Fixed at "skill-load" in v1.0. A future "per-call" variant would require runtime instrumentation not present today. The spec is left open for future work. For now, the hash captures the state of files at skill initialization, not at every agent invocation.

materials.list_hash

Hash of a sorted manifest: [{filename, sha256}, ...] sorted by filename. If the user edits a session material between runs, the hash changes — which is the correct behavior. An identical hash across two runs means the input materials were identical; different hashes mean inputs diverged.

external_protocols.s2_snapshot_available

Almost always false today. If a future version of the pipeline caches S2 responses per run and stores them alongside the passport, this flag flips to true and the snapshot path appears in the passport. Until that exists, S2 responses are live queries and are not reproducible.

How it composes with existing infrastructure

  • Material Passport (Schema 9) is the PARENT document. repro_lock is an OPTIONAL CHILD field. A passport without repro_lock fails the v3.3.5+ lint; a passport with repro_lock: null passes with a warning (explicit opt-out).
  • Existing passports with repro_lock absent fail the new lint. Existing passports with repro_lock: null pass with a warning. Populated blocks pass silently.
  • The integrity gate (Stage 2.5, Stage 4.5 in the academic pipeline) does NOT read repro_lock. The lock is for post-hoc reproducibility investigation, not runtime validation. Adding it does not change pipeline behavior.
  • check_repro_lock.py can be run standalone on any passport file. It is not wired into the CI lint suite by default — it validates on-demand against specific passport files.
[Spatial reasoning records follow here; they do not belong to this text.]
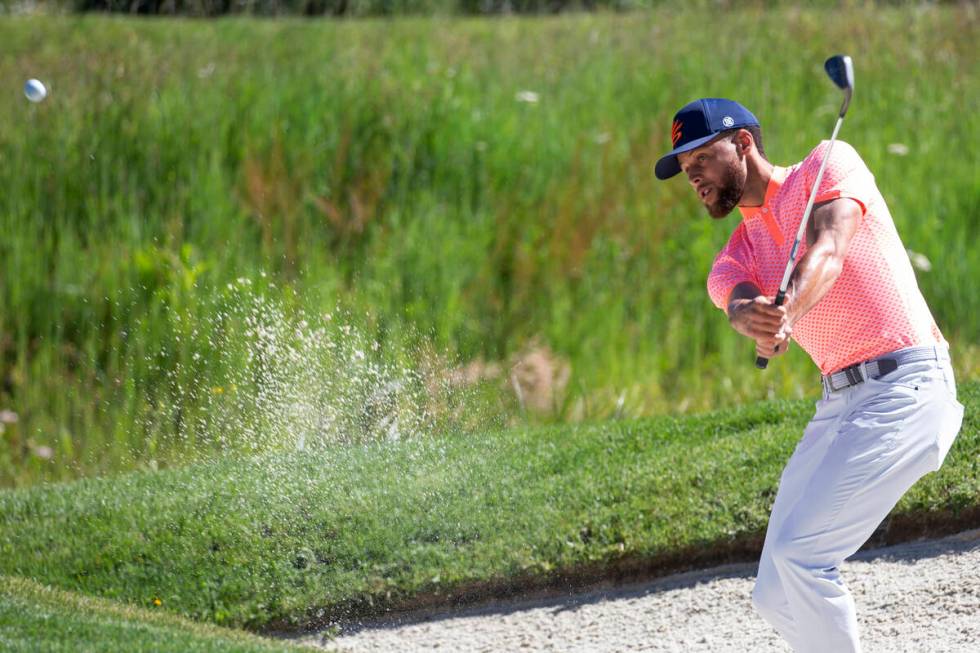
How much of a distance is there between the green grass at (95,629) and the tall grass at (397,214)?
238 centimetres

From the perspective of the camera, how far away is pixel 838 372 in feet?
12.1

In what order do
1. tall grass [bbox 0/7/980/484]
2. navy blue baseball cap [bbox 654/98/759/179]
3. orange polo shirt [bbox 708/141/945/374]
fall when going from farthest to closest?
tall grass [bbox 0/7/980/484], navy blue baseball cap [bbox 654/98/759/179], orange polo shirt [bbox 708/141/945/374]

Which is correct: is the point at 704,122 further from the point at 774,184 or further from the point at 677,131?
the point at 774,184

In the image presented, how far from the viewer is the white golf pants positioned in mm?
3488

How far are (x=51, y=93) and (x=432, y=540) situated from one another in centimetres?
616

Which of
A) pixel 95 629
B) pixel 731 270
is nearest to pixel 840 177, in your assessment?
pixel 731 270

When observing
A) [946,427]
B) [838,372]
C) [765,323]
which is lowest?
[946,427]

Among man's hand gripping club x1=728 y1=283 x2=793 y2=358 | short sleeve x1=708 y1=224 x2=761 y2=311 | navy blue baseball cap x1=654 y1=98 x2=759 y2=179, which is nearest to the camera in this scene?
man's hand gripping club x1=728 y1=283 x2=793 y2=358

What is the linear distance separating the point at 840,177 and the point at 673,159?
59cm

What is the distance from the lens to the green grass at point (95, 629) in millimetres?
4277

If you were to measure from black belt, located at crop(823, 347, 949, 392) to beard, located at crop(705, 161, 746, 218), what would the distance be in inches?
25.2

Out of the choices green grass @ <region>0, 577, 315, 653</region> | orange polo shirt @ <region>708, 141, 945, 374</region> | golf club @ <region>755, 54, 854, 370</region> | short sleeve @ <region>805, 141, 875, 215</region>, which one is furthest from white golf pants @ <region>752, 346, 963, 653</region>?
green grass @ <region>0, 577, 315, 653</region>

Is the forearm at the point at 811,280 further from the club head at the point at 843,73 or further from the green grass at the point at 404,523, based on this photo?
the green grass at the point at 404,523

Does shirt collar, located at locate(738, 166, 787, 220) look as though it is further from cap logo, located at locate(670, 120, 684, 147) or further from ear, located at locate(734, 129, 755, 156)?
cap logo, located at locate(670, 120, 684, 147)
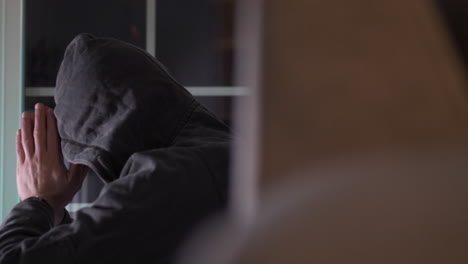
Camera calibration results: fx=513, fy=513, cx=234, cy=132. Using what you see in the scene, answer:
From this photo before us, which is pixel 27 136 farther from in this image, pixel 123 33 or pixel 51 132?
pixel 123 33

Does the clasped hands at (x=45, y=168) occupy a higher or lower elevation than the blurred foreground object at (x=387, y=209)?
lower

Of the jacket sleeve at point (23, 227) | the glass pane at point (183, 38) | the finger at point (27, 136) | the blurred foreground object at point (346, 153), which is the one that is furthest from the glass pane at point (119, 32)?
the blurred foreground object at point (346, 153)

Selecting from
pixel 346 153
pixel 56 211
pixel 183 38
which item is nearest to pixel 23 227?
pixel 56 211

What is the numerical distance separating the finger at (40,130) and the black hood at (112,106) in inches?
1.2

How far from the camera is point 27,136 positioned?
26.9 inches

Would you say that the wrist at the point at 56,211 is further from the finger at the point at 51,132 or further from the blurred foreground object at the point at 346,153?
the blurred foreground object at the point at 346,153

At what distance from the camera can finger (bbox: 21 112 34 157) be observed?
0.67 meters

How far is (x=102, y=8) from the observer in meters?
1.59

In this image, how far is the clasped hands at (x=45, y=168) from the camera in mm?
644

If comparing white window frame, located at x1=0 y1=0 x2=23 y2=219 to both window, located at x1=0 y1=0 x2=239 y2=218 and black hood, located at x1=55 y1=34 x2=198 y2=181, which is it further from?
black hood, located at x1=55 y1=34 x2=198 y2=181

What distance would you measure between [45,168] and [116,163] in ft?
0.40

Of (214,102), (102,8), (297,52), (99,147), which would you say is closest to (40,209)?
(99,147)

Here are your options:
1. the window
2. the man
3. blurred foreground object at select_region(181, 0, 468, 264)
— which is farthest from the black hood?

Red flags when reading a populated repro_lock

  • model.weight_stable: true — this value is not implemented yet; if you see it, the passport author is claiming something the infrastructure cannot verify. Treat as suspicious until a signed attestation mechanism exists.
  • prompts.hash_timing anything other than "skill-load" — this is an unknown variant that the current tooling does not understand. The lint will not flag it as invalid, but the semantics are undefined.
  • Empty or stub hashes ("sha256:" prefix with no content, or a short placeholder string like "sha256:abc123") — the generator was broken or the author filled in a placeholder. Hashes should be 64-character hex strings for SHA-256.
  • stochasticity_declaration modified from the verbatim required string — the author is signalling they believe the lock is stronger than it is. Read the entire passport twice before trusting any claims about reproducibility.
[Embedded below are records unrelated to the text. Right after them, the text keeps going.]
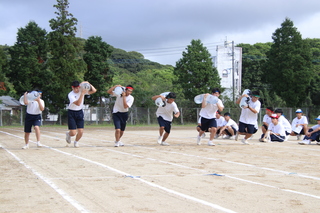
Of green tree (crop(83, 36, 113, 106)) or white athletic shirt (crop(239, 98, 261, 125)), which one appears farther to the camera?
green tree (crop(83, 36, 113, 106))

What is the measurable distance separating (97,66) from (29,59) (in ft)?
23.2

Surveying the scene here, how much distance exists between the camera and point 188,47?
170 feet

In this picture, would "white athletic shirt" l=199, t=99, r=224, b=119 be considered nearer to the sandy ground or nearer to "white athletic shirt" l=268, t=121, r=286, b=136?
the sandy ground

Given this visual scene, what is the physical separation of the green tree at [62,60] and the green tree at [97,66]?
1612 millimetres

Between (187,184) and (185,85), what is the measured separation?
44407mm

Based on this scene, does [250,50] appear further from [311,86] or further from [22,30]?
[22,30]

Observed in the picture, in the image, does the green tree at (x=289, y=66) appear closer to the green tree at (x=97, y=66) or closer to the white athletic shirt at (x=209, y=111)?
the green tree at (x=97, y=66)

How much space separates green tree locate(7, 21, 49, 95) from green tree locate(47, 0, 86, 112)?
1307mm

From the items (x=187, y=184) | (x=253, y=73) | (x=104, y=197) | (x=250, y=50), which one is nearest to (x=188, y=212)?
(x=104, y=197)

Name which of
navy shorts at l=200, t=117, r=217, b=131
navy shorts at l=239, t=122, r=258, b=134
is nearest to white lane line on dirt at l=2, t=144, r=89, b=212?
navy shorts at l=200, t=117, r=217, b=131

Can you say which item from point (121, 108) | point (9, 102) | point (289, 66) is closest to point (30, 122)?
point (121, 108)

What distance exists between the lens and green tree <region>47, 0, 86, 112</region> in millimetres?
42531

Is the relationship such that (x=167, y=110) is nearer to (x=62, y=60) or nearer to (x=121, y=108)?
(x=121, y=108)

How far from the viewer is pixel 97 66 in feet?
148
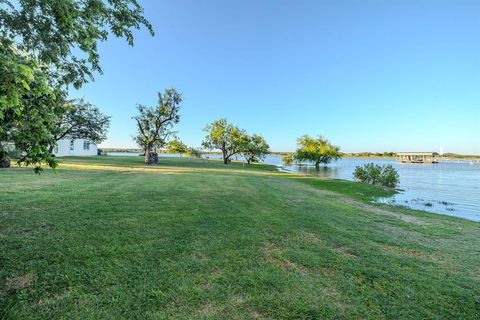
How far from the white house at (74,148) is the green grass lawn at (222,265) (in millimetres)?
30939

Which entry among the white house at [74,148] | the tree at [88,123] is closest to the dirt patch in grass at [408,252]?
the tree at [88,123]

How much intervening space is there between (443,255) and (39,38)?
799cm

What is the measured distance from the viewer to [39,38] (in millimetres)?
4230

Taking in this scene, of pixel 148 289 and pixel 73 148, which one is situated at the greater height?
pixel 73 148

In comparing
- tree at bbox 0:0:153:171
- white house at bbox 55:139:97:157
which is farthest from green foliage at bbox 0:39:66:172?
white house at bbox 55:139:97:157

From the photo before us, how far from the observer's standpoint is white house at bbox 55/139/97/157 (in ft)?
108

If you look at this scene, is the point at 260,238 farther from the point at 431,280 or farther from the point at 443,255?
the point at 443,255

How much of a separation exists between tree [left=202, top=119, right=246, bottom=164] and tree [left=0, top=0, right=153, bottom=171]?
36.7 metres

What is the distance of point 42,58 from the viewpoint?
4.36m

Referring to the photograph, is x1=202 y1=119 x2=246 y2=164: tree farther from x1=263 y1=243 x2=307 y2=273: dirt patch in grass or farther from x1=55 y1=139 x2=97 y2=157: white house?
x1=263 y1=243 x2=307 y2=273: dirt patch in grass

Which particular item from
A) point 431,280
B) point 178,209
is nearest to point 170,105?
point 178,209

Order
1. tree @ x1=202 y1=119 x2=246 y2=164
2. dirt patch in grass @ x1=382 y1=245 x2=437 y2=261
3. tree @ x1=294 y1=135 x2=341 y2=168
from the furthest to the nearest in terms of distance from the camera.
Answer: tree @ x1=294 y1=135 x2=341 y2=168 < tree @ x1=202 y1=119 x2=246 y2=164 < dirt patch in grass @ x1=382 y1=245 x2=437 y2=261

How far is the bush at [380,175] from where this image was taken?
825 inches

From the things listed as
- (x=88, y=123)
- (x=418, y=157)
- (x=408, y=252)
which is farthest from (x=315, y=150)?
(x=418, y=157)
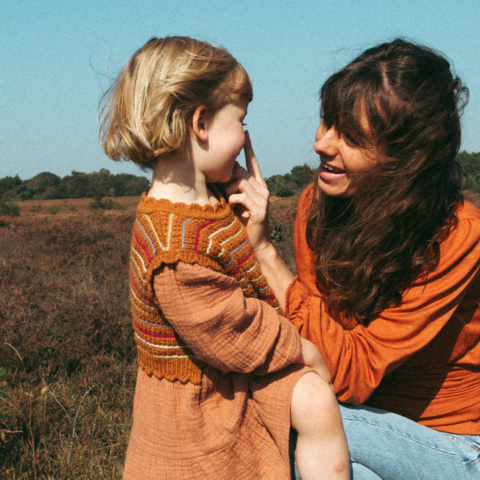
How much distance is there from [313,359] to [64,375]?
245cm

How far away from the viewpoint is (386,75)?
167 cm

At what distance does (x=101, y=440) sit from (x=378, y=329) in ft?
5.94

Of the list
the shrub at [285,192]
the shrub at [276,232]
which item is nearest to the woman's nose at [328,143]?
the shrub at [276,232]

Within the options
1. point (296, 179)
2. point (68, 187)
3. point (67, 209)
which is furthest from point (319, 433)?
point (68, 187)

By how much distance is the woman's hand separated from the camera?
1.89m

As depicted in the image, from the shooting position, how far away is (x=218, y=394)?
63.1 inches

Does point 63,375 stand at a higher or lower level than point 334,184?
lower

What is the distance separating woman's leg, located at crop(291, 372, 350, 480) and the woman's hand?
0.69 metres

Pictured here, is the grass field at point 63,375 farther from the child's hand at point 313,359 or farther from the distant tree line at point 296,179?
the distant tree line at point 296,179

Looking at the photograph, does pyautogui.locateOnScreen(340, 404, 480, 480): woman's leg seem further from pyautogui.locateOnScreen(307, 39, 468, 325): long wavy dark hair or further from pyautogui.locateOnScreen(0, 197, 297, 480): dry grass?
pyautogui.locateOnScreen(0, 197, 297, 480): dry grass

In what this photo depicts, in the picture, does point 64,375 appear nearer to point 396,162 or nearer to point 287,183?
point 396,162

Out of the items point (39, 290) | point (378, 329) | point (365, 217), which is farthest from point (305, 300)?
point (39, 290)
How to generate a lock (for agent authors)

At skill-load time, compute skill_md_hash over the SKILL.md content and agents_bundle_hash over the concatenated agent prompts (canonical ordering). Build the materials manifest by listing session files with their SHA-256 digests, sort by filename, then hash the JSON serialization. Write the block to the passport before handing off to downstream stages. The stochasticity_declaration must be included verbatim — do not paraphrase or abbreviate it.

Honesty red line (restate)

This pattern enables HONEST DOCUMENTATION. It does not enable REPLAY. Every field has a reason and a limitation. Users who treat the lock as a replay guarantee will be burned. Authors who publish passports without stochasticity_declaration are failing their readers. The locked configuration tells you what ran; it cannot tell you what would run again.
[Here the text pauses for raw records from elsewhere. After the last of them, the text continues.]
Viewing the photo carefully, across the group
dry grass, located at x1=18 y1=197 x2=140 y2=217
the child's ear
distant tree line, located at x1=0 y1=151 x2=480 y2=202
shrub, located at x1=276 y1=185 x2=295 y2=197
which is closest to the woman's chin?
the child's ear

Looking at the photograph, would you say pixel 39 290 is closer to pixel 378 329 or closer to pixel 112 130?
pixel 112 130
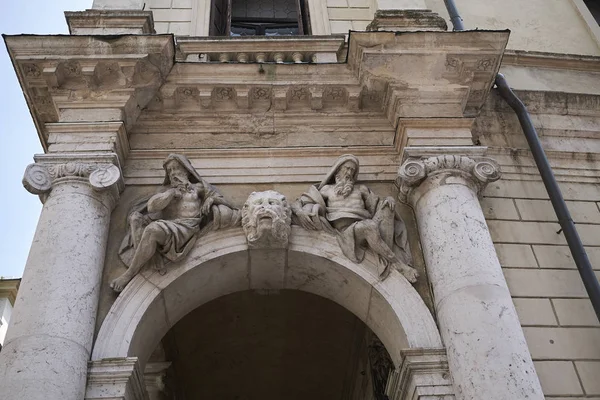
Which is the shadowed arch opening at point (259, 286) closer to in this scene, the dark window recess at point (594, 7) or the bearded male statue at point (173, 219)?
the bearded male statue at point (173, 219)

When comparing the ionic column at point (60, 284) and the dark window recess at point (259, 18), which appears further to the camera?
the dark window recess at point (259, 18)

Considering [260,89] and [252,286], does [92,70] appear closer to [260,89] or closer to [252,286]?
[260,89]

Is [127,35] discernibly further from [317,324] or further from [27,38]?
[317,324]

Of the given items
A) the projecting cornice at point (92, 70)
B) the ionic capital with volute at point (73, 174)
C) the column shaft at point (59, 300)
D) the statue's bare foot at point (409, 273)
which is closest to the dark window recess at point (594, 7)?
the statue's bare foot at point (409, 273)

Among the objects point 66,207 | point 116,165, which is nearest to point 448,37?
point 116,165

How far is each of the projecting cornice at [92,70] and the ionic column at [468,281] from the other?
2.93 metres

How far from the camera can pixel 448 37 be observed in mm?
7398

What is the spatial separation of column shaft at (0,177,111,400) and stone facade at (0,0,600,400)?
2cm

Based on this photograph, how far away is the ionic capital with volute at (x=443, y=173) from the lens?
6.68m

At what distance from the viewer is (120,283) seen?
6129 millimetres

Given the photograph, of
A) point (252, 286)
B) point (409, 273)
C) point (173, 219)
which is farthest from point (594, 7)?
point (173, 219)

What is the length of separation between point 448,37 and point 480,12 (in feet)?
12.2

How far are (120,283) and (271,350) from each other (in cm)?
437

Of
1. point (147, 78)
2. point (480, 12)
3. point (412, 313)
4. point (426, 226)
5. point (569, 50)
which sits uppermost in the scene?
point (480, 12)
The distinction matters: documentation lets a third party investigate what happened and ask whether divergence is expected or alarming. Replay would require weight-frozen models, deterministic schedulers, and cached external data — none of which ARS controls today.

Future evolution

  • v1.1: add cache_snapshot_available: true support once the pipeline caches S2 responses. The snapshot path would appear as a sibling field in external_protocols.
  • v2.0: if weight-signed attestations exist, model.weight_stable: true becomes meaningful. Until then the field is reserved.
  • Never: byte-level replay guarantees. LLMs don't work like that; no schema version will change that fact.